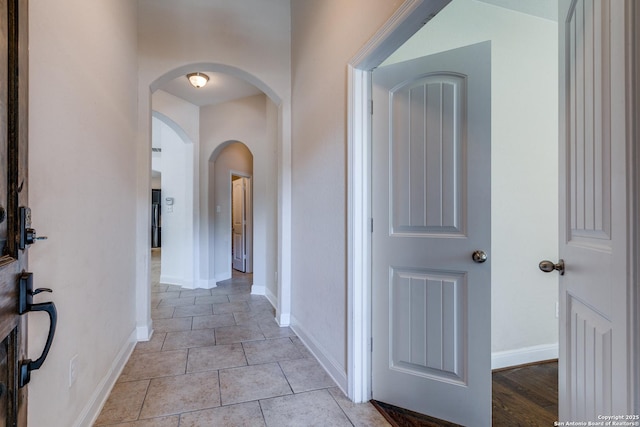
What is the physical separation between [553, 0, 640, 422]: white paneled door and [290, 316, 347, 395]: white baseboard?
126cm

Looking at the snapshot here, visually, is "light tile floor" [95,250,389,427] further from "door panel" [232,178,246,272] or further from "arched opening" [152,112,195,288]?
"door panel" [232,178,246,272]

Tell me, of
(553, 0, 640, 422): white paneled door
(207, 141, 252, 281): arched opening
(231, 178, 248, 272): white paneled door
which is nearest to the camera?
(553, 0, 640, 422): white paneled door

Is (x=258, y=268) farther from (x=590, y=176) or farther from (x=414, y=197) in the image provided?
(x=590, y=176)

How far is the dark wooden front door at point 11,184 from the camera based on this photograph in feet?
2.39

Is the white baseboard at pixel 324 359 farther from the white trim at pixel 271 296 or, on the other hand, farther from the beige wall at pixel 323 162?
the white trim at pixel 271 296

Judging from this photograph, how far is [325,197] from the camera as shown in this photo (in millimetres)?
2271

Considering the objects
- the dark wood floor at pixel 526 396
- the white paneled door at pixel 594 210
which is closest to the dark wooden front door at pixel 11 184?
the white paneled door at pixel 594 210

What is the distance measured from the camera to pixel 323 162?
2.32m

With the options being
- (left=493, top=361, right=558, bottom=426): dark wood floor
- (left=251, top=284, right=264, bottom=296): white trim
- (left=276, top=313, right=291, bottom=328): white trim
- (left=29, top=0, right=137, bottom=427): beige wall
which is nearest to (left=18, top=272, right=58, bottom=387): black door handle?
(left=29, top=0, right=137, bottom=427): beige wall

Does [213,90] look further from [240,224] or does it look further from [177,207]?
[240,224]

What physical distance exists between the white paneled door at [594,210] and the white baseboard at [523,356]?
4.53 feet

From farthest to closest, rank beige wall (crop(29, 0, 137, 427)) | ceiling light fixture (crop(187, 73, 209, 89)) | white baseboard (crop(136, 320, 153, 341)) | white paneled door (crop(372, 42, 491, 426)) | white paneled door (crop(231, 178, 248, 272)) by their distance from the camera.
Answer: white paneled door (crop(231, 178, 248, 272)) < ceiling light fixture (crop(187, 73, 209, 89)) < white baseboard (crop(136, 320, 153, 341)) < white paneled door (crop(372, 42, 491, 426)) < beige wall (crop(29, 0, 137, 427))

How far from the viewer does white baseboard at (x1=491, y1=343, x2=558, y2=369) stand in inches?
87.4

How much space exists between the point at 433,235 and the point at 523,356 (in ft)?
4.64
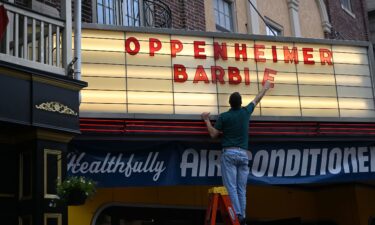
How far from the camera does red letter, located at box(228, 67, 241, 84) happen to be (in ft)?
32.2

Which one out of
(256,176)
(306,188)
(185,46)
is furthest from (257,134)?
(306,188)

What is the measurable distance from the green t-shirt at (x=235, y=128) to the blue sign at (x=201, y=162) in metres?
1.09

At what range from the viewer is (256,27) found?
579 inches

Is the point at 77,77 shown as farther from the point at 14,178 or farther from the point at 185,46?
the point at 185,46

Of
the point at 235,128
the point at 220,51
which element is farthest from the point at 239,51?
the point at 235,128

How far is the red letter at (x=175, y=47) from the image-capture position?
9.55m

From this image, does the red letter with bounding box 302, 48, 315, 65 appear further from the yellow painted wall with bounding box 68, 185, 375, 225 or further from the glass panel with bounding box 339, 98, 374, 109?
the yellow painted wall with bounding box 68, 185, 375, 225

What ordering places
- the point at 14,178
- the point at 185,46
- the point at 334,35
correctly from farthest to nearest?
the point at 334,35
the point at 185,46
the point at 14,178

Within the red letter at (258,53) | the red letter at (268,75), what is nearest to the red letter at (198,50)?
the red letter at (258,53)

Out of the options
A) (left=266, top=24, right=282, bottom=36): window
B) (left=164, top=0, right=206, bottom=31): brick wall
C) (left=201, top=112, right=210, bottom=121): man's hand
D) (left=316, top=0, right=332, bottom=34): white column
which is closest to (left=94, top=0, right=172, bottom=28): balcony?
(left=164, top=0, right=206, bottom=31): brick wall

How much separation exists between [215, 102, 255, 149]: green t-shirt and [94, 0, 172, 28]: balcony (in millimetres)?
3922

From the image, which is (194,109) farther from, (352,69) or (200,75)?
(352,69)

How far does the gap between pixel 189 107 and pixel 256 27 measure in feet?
19.2

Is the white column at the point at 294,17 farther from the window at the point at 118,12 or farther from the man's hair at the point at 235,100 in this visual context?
the man's hair at the point at 235,100
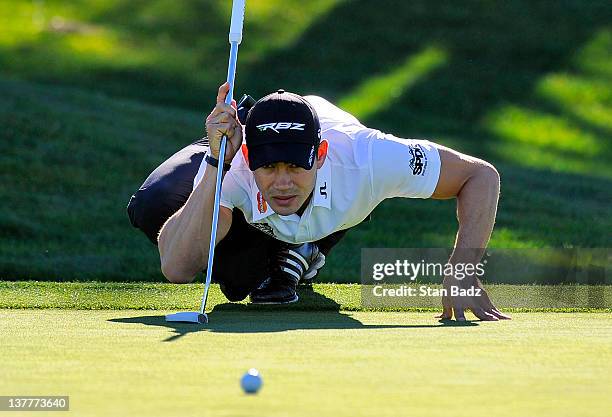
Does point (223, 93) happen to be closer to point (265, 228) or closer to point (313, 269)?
point (265, 228)

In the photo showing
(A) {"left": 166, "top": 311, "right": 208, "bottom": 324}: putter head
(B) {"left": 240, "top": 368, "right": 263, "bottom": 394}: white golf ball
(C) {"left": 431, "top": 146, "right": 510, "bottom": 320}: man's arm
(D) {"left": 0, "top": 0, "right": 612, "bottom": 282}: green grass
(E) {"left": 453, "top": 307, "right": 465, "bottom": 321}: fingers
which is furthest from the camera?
A: (D) {"left": 0, "top": 0, "right": 612, "bottom": 282}: green grass

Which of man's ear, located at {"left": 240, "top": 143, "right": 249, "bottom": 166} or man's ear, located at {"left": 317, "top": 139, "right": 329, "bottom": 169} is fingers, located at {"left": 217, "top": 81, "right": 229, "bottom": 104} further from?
man's ear, located at {"left": 317, "top": 139, "right": 329, "bottom": 169}

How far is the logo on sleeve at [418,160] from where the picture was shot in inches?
181

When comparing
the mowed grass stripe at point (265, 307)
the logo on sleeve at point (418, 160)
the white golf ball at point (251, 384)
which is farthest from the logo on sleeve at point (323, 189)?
the white golf ball at point (251, 384)

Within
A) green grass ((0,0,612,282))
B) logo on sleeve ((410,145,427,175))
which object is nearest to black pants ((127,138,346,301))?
logo on sleeve ((410,145,427,175))

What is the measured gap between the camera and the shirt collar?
178 inches

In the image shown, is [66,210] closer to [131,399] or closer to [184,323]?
[184,323]

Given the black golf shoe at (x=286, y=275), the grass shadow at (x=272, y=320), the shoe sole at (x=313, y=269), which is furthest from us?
the shoe sole at (x=313, y=269)

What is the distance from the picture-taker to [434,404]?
253cm

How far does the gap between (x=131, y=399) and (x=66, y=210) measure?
601 centimetres

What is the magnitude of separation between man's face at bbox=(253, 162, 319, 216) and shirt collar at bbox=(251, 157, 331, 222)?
2.3 inches

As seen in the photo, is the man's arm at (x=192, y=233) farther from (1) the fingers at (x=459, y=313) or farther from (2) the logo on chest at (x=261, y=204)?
(1) the fingers at (x=459, y=313)

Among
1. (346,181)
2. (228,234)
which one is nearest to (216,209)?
(346,181)

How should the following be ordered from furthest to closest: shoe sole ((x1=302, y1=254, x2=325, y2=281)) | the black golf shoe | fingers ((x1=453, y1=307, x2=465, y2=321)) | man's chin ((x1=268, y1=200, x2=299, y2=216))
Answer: shoe sole ((x1=302, y1=254, x2=325, y2=281)) < the black golf shoe < man's chin ((x1=268, y1=200, x2=299, y2=216)) < fingers ((x1=453, y1=307, x2=465, y2=321))
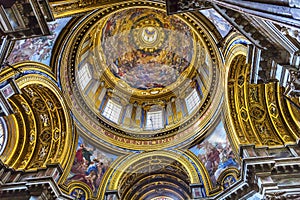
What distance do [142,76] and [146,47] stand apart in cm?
269

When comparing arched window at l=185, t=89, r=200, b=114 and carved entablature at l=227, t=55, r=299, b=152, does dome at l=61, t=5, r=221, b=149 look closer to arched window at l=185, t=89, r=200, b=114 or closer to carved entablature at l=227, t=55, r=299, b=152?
arched window at l=185, t=89, r=200, b=114

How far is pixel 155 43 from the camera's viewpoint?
75.1ft

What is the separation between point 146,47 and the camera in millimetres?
22938

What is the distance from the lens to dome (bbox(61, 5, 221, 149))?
15.4m

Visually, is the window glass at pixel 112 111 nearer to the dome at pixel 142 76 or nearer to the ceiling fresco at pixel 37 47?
the dome at pixel 142 76

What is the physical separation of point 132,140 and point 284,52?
11.9 m

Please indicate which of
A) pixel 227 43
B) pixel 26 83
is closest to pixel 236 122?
pixel 227 43

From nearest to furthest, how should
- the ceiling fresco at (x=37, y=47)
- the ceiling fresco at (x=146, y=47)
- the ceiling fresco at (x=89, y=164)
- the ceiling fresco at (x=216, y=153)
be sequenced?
the ceiling fresco at (x=37, y=47) → the ceiling fresco at (x=216, y=153) → the ceiling fresco at (x=89, y=164) → the ceiling fresco at (x=146, y=47)

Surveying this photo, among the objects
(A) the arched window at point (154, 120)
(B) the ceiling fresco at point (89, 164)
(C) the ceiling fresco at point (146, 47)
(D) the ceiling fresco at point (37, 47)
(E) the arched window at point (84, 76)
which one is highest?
(C) the ceiling fresco at point (146, 47)

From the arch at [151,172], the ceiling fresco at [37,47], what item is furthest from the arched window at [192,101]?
the ceiling fresco at [37,47]

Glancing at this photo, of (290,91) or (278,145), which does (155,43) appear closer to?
(278,145)

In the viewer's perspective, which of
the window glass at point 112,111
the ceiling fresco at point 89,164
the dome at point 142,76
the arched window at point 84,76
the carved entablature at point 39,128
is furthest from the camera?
the window glass at point 112,111

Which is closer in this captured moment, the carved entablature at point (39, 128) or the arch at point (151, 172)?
the carved entablature at point (39, 128)

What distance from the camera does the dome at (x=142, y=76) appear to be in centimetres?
1543
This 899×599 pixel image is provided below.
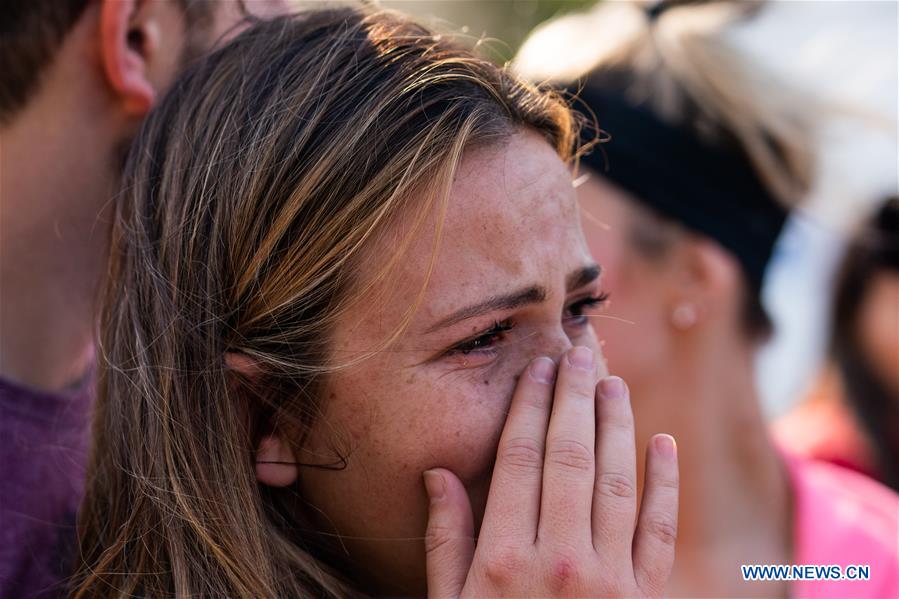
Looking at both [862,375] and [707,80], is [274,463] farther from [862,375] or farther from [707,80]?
[862,375]

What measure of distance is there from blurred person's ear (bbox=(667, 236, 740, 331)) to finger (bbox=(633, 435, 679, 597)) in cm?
156

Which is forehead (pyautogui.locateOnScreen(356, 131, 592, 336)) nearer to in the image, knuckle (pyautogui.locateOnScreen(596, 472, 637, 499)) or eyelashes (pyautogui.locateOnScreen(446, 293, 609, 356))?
eyelashes (pyautogui.locateOnScreen(446, 293, 609, 356))

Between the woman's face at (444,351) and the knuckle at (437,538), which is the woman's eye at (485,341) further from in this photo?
the knuckle at (437,538)

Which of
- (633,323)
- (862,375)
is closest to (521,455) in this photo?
(633,323)

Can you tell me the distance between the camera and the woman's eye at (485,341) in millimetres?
1763

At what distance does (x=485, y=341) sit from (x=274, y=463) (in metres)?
0.52

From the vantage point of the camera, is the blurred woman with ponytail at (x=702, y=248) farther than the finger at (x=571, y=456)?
Yes

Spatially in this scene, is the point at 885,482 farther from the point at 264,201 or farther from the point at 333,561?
the point at 264,201

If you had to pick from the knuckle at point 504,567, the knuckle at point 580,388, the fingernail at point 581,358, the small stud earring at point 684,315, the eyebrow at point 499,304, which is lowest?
the small stud earring at point 684,315

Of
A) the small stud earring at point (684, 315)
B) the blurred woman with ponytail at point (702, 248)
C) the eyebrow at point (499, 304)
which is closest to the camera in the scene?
the eyebrow at point (499, 304)

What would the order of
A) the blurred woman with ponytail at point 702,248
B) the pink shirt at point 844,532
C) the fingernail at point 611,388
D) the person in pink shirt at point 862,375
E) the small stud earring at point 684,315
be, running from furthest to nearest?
the person in pink shirt at point 862,375, the small stud earring at point 684,315, the blurred woman with ponytail at point 702,248, the pink shirt at point 844,532, the fingernail at point 611,388

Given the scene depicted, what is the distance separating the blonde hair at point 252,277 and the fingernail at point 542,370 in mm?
396

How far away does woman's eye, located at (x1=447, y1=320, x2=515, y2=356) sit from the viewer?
176cm

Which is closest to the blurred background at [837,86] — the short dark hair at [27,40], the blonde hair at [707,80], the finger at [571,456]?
the blonde hair at [707,80]
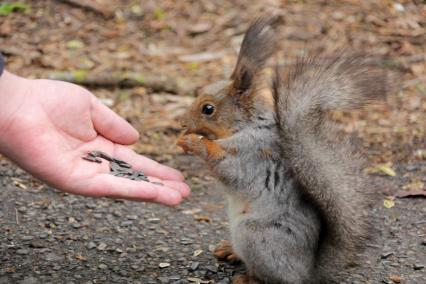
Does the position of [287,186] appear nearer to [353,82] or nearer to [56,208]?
[353,82]

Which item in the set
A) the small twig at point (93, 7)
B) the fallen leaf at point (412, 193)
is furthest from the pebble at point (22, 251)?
the small twig at point (93, 7)

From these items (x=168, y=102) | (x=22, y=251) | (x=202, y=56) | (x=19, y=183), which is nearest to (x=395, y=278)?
(x=22, y=251)

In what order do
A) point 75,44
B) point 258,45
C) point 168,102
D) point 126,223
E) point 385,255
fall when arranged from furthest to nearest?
1. point 75,44
2. point 168,102
3. point 126,223
4. point 385,255
5. point 258,45

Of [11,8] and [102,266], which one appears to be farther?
[11,8]

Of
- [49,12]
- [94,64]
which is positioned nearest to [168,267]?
[94,64]

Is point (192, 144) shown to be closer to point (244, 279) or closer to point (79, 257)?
point (244, 279)

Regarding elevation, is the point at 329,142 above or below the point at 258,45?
below

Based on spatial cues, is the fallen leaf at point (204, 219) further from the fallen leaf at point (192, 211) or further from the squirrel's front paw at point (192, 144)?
the squirrel's front paw at point (192, 144)
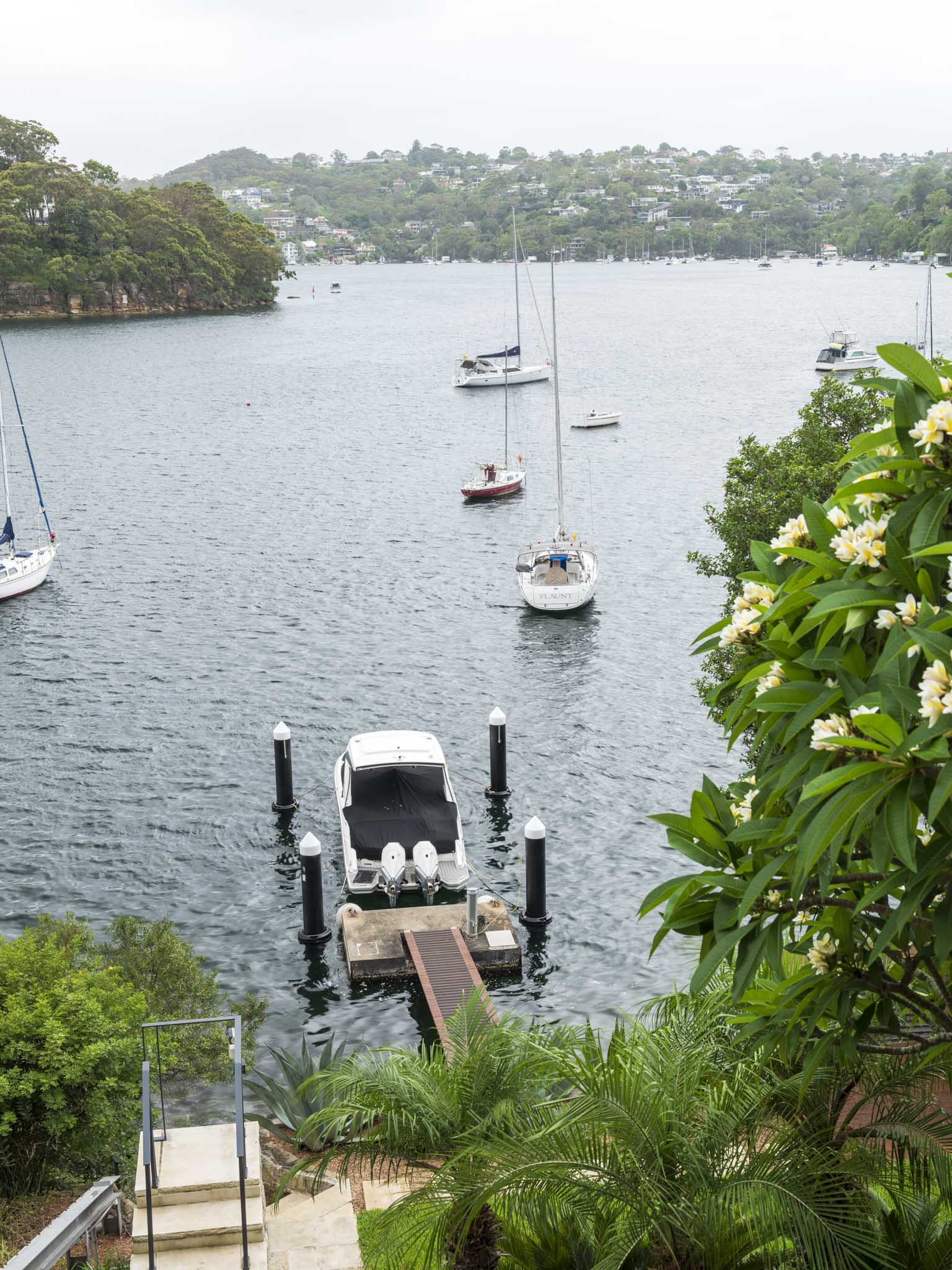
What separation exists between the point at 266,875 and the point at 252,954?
118 inches

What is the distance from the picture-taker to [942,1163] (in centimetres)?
774

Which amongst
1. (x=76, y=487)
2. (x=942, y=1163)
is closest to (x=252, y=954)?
(x=942, y=1163)

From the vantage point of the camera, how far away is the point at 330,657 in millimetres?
38469

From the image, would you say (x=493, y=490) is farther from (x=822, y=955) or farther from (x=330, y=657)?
(x=822, y=955)

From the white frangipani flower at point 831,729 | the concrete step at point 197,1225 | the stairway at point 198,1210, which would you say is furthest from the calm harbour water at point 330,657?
the white frangipani flower at point 831,729

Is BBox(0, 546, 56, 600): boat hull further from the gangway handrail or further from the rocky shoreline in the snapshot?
the rocky shoreline

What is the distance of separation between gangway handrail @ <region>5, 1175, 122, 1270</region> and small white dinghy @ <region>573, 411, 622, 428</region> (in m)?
72.8

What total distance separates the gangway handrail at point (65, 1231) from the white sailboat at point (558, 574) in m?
32.5

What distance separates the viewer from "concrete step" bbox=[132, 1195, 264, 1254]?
35.3ft

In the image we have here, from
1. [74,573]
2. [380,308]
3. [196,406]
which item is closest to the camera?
[74,573]

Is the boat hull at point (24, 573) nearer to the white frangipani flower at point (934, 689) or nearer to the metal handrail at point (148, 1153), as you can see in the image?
the metal handrail at point (148, 1153)

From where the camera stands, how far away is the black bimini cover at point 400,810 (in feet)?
79.3

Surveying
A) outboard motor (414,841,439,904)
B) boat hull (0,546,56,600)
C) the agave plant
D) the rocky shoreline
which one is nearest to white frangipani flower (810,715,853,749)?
the agave plant

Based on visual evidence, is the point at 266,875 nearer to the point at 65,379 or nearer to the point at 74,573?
the point at 74,573
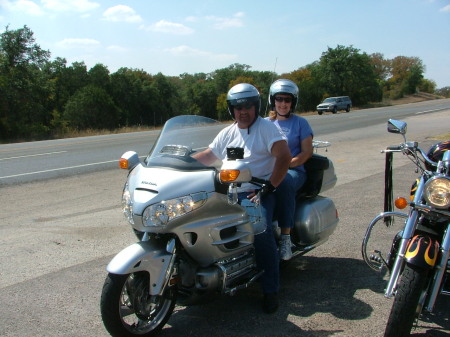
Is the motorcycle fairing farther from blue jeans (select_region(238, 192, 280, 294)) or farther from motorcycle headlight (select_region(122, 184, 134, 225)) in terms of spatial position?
blue jeans (select_region(238, 192, 280, 294))

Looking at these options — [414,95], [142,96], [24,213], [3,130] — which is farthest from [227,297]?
[414,95]

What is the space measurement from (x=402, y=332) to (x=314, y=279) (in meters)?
1.68

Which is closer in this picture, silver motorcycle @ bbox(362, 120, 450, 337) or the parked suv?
silver motorcycle @ bbox(362, 120, 450, 337)

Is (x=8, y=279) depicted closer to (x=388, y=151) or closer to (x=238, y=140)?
(x=238, y=140)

┄┄┄┄┄┄┄┄┄┄

*Testo della consegna:*
Ricopi senza alcuna modifica il tratto dei record che va dalla riga contenente "Is the boat" fino alla fine dei record, estremi inclusi. Escluda le immagini dalla risposta.

*Risposta completa:*
Is the boat hull at point (24, 573) nearer to the white frangipani flower at point (934, 689) or nearer to the metal handrail at point (148, 1153), as you can see in the image?
the metal handrail at point (148, 1153)

From where the camera stands, how far away is the black bimini cover at point 400,810 (in feet)?
79.3

Surveying
A) outboard motor (414,841,439,904)
B) boat hull (0,546,56,600)
C) the agave plant
D) the rocky shoreline
which one is nearest to white frangipani flower (810,715,853,749)?
the agave plant

Based on visual evidence, is the point at 266,875 nearer to the point at 65,379 or nearer to the point at 74,573?
the point at 74,573
Is the motorcycle fairing farther from blue jeans (select_region(238, 192, 280, 294)) or farther from motorcycle headlight (select_region(122, 184, 134, 225)) in terms of spatial position?
blue jeans (select_region(238, 192, 280, 294))

Looking at these options — [414,95], [142,96], [24,213], [3,130] — which is farthest from [227,297]?
[414,95]

What is the space measurement from (x=402, y=332) to (x=314, y=279) (in meters)?
1.68

Which is closer in this picture, silver motorcycle @ bbox(362, 120, 450, 337) or the parked suv?
silver motorcycle @ bbox(362, 120, 450, 337)

Is (x=8, y=279) depicted closer to (x=388, y=151) or closer to (x=238, y=140)?
(x=238, y=140)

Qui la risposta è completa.